[Scraped caption text data]
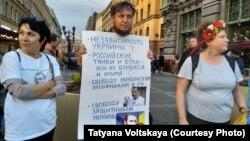 В Петербурге активисты отметили День независимости Украины, 24 августа 2018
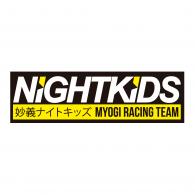 Logo of Nightkids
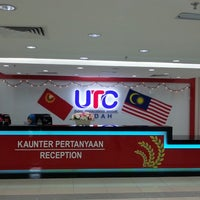 Photo taken at Urban Transformation Centre (UTC) by Nazrin R. on 8/24/2013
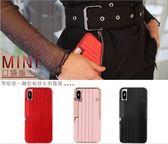 【現貨快出】iphoneX自拍棒手機殼蘋果8plus自拍支架7便攜X20自拍R11保護套617-029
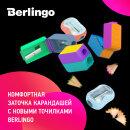 Комфортная заточка карандашей с новинками Berlingo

## [What is required]
Only the lines from the one holding "Logo of Nightkids" through the end of the data are to be printed, exactly as they stand and with no pictures.

## [Response to this exercise]
 Logo of Nightkids
 Photo taken at Urban Transformation Centre (UTC) by Nazrin R. on 8/24/2013
 【現貨快出】iphoneX自拍棒手機殼蘋果8plus自拍支架7便攜X20自拍R11保護套617-029
 Комфортная заточка карандашей с новинками Berlingo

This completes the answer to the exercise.